== PASSAGE TO READ ==
####

Martha --
Around here, for regular dance-society gigs, callers get the same as one
musician (if there are three or four musicians); musicians start getting
smaller shares in bands with five or more people. In BACDS, sound pay is
a half-share. (At balls and camps, sound pay is usually less than a caller or
musician gets, but sometimes gets bulked up if it includes renting equipment
owned by the sound guy.)
Contra-dance minimums at BACDS dances are 50/50/25 (caller/musicians/sound),
everything-else minimums (which pretty much means English dance), are 20/20/20
but we usually don't actually pay a sound person for English.
Palo Alto contra has a roster of sound people, some of whom get paid, some of
whom volunteer, but all of whom are very professional about it.
My Regency dance group has free admission for caller and musicians and nobody
gets paid other than that. The lead musicians are invested in the group and
will always either show up or locate a sub; other band members are more on and
off.
I see most but not all local English and contra callers dancing at dances
called by other people pretty regularly. I see maybe 40% of local musicians
dancing elsewhere. But in many cases killer musicians got recruited to play
for English because of classical background and skills, rather than rising from
the ranks of the dancers, so we sometimes see them get recruited into dancing.

####

== RECORDS SUPPLIED ==

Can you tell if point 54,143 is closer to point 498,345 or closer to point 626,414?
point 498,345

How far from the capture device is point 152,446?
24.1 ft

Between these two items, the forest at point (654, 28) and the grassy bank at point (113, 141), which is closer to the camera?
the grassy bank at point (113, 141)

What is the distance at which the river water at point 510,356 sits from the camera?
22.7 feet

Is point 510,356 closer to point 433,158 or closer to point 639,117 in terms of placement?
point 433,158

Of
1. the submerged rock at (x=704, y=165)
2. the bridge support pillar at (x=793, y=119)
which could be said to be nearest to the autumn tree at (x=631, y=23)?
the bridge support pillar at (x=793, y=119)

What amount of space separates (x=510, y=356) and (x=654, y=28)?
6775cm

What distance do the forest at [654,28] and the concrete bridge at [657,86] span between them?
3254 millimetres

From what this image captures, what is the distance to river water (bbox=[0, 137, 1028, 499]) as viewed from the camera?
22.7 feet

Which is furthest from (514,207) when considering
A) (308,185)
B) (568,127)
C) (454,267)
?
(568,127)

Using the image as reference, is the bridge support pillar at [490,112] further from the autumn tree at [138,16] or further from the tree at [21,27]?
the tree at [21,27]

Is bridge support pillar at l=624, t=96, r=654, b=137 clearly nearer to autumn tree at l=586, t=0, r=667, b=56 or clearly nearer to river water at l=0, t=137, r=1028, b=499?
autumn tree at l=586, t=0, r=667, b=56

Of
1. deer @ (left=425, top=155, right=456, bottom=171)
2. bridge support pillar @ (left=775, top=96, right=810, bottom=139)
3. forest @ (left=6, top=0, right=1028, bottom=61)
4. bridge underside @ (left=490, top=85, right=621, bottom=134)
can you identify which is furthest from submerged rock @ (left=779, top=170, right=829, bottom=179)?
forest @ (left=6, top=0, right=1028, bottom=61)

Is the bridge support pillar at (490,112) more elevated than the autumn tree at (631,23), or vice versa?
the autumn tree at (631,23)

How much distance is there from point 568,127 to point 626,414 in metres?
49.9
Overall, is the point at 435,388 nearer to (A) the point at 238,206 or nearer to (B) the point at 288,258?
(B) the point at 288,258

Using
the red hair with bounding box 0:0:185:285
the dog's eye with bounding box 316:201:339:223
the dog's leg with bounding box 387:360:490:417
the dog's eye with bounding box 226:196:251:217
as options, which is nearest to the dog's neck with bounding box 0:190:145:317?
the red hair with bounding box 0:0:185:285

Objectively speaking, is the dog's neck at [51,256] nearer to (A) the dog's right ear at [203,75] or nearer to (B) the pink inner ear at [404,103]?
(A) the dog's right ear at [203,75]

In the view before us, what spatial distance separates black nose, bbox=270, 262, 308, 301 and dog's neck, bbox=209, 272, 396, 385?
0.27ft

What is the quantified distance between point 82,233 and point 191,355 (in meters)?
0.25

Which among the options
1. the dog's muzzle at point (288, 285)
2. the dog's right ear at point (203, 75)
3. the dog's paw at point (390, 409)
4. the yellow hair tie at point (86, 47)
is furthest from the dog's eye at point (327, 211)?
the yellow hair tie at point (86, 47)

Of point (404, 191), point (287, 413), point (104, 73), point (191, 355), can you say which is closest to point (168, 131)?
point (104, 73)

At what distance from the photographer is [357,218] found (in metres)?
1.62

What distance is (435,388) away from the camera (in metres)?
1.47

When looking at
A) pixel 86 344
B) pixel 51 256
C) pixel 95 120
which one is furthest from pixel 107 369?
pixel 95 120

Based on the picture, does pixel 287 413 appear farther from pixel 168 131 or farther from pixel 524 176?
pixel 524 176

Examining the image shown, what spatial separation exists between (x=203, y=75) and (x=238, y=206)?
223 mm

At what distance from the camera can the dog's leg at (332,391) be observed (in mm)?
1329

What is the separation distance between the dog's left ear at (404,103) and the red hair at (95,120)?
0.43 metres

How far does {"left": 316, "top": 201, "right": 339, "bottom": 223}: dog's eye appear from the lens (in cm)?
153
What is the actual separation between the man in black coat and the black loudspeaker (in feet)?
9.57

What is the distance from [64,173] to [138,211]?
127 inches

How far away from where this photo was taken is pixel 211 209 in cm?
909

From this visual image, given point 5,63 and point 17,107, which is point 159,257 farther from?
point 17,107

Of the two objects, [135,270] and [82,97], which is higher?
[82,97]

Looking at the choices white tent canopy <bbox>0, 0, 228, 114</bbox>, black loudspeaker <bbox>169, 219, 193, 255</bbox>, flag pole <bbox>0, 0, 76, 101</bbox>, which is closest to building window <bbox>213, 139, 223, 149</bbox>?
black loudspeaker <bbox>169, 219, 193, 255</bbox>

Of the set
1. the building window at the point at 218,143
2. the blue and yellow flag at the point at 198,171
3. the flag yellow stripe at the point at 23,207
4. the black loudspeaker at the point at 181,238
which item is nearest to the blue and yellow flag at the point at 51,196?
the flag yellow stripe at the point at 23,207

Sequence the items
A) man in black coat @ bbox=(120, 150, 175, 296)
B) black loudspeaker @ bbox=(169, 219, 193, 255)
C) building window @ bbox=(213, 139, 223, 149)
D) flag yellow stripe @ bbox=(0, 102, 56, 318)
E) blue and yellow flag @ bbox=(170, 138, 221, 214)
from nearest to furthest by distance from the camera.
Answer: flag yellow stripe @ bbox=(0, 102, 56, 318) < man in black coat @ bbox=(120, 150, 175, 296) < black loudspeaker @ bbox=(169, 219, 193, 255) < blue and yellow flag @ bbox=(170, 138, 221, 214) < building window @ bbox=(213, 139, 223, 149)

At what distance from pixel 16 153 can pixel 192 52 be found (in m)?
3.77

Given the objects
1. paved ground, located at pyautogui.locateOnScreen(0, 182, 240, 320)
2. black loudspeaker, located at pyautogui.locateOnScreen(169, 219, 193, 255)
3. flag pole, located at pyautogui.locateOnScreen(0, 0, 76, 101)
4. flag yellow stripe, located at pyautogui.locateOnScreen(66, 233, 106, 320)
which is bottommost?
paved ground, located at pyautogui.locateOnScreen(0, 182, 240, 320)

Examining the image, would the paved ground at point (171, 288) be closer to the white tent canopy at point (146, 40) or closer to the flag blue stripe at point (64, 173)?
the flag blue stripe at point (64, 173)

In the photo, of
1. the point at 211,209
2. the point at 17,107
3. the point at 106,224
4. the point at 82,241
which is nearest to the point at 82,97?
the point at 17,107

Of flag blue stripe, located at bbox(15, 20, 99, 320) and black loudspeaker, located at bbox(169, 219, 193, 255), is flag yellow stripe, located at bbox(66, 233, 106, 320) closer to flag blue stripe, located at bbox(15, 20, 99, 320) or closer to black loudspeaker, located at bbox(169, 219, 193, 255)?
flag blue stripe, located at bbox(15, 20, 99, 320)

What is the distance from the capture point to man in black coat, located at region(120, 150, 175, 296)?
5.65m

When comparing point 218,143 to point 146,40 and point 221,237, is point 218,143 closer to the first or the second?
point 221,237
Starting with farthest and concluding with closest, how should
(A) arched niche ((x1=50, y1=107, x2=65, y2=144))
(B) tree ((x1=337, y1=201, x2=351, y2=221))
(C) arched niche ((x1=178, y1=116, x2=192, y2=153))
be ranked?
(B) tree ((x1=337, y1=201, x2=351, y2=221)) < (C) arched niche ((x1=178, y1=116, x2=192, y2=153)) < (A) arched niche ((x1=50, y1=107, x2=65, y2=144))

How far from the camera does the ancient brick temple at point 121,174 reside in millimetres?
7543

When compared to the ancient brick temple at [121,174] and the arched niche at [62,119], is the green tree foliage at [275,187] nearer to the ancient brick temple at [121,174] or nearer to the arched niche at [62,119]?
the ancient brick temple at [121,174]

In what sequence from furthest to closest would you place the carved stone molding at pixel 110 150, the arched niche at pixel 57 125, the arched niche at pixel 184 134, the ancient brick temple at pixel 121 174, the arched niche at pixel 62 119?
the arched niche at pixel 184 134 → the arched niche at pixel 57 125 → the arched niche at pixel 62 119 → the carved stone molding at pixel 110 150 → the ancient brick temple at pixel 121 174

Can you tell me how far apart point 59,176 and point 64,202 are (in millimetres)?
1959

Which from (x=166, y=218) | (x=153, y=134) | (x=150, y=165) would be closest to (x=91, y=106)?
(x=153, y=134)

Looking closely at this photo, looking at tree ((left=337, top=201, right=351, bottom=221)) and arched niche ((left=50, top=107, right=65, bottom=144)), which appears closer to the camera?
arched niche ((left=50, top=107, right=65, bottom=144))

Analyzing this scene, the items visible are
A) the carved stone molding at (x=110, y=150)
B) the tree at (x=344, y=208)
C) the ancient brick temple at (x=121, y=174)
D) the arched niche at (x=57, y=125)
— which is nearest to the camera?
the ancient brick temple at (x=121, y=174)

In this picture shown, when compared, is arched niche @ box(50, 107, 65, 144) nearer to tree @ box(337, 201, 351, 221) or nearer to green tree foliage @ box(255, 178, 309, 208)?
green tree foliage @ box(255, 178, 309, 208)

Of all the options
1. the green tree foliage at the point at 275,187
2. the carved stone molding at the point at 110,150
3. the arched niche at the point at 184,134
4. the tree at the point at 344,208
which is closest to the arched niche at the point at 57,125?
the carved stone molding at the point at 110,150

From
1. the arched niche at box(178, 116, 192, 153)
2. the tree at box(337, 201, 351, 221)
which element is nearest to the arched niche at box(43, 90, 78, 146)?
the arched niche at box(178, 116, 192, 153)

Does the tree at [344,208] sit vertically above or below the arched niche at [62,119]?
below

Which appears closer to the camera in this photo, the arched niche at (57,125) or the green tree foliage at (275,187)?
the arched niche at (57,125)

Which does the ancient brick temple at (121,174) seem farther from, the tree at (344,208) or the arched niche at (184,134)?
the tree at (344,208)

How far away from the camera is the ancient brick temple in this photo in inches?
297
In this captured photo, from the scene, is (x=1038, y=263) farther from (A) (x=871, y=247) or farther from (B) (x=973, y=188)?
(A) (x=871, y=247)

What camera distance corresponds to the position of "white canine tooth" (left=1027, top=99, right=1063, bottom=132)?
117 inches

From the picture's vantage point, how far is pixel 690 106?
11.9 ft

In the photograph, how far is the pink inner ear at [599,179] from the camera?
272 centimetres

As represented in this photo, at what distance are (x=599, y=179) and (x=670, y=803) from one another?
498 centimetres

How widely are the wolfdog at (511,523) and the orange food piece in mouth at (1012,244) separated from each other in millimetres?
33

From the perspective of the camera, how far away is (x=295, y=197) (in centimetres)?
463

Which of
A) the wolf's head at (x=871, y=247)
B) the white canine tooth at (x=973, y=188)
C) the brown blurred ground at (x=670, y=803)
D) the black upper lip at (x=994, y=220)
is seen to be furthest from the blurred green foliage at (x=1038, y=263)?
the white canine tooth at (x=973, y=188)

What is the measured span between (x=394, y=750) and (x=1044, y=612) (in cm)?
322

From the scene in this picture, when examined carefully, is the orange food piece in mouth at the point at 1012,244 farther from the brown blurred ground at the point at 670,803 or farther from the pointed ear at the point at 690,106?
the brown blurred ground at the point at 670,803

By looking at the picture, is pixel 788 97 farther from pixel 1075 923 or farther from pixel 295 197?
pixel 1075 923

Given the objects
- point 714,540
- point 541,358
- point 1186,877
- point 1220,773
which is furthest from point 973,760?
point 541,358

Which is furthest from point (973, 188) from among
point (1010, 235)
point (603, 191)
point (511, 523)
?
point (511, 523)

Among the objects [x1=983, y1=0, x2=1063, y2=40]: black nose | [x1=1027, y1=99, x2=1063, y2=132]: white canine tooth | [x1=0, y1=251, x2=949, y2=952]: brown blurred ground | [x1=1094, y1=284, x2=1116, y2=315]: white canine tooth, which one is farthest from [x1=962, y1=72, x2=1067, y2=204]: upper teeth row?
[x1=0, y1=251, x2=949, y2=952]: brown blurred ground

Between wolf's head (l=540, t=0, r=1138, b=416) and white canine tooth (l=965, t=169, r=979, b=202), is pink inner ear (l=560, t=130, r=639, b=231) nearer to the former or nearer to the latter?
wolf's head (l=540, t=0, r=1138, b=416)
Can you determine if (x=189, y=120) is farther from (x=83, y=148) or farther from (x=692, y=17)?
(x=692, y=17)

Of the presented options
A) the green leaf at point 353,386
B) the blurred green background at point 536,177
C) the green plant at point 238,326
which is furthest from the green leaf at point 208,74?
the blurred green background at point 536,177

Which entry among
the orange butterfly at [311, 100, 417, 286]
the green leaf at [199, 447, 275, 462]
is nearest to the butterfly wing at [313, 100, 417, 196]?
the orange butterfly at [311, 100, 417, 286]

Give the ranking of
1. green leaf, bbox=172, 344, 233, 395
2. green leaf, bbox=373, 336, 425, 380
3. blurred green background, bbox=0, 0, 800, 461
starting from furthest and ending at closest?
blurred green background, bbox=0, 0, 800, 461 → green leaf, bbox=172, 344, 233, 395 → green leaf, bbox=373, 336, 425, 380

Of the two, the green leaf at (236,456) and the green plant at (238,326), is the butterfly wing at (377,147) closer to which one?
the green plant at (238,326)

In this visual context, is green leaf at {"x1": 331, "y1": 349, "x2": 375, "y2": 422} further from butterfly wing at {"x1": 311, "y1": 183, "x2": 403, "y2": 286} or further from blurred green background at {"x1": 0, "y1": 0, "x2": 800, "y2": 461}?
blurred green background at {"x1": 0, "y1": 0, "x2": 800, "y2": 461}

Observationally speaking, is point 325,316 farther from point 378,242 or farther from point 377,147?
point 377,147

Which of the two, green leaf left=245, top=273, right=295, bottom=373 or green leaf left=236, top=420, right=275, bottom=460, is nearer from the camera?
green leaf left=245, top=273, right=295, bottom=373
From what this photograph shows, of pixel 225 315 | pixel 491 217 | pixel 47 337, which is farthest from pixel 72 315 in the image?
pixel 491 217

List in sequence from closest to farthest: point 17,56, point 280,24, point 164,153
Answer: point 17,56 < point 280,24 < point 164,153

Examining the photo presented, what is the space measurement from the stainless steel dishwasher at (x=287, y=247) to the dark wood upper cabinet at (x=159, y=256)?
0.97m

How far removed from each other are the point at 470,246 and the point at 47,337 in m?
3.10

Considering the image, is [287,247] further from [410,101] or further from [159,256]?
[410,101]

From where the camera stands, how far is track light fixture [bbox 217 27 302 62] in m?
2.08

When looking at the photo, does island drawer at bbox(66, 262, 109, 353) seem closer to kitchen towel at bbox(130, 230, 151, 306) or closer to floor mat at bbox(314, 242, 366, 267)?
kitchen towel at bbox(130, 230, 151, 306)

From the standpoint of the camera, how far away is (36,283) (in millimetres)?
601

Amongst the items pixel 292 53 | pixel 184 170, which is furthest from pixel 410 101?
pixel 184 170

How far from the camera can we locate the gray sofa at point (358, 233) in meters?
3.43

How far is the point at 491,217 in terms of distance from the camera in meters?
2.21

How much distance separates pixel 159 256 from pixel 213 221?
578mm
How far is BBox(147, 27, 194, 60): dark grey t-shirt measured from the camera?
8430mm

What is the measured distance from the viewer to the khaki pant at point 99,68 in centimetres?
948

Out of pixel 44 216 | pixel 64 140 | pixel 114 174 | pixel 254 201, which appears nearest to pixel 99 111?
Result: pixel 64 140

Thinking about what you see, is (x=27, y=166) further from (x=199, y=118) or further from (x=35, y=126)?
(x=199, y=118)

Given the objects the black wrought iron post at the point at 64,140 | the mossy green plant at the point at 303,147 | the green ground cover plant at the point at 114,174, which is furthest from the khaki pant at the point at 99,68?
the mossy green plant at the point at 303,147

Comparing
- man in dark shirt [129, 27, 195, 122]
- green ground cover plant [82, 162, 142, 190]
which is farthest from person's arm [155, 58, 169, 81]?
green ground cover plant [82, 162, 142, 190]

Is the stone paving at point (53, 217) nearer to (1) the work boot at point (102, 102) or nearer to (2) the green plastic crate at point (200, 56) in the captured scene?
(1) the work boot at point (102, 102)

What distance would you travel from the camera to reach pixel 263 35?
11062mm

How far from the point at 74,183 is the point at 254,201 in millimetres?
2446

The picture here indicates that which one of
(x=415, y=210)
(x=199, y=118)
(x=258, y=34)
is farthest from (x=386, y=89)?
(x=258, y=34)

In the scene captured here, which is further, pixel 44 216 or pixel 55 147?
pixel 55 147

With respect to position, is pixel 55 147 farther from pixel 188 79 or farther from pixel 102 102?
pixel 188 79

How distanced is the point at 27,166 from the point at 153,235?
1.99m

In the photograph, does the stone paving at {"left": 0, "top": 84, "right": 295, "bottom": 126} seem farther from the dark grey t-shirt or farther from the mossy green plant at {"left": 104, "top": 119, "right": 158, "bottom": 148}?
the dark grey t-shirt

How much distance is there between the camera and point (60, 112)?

####

== WHAT YOU SHOULD DO ==
In the message about dance-society pay, recast the paragraph beginning "Around here, for regular dance-society gigs" as a short bulleted list that keeps its main facts.

== EXERCISE OUTPUT ==
- At regular dance-society gigs, a caller earns the same as one musician when the band has three or four musicians.
- In bands of five or more, each musician's share gets smaller.
- In BACDS, sound pay is a half-share.
- At balls and camps, sound pay is usually less than a caller's or musician's, though it is sometimes raised when it covers renting the sound guy's own equipment.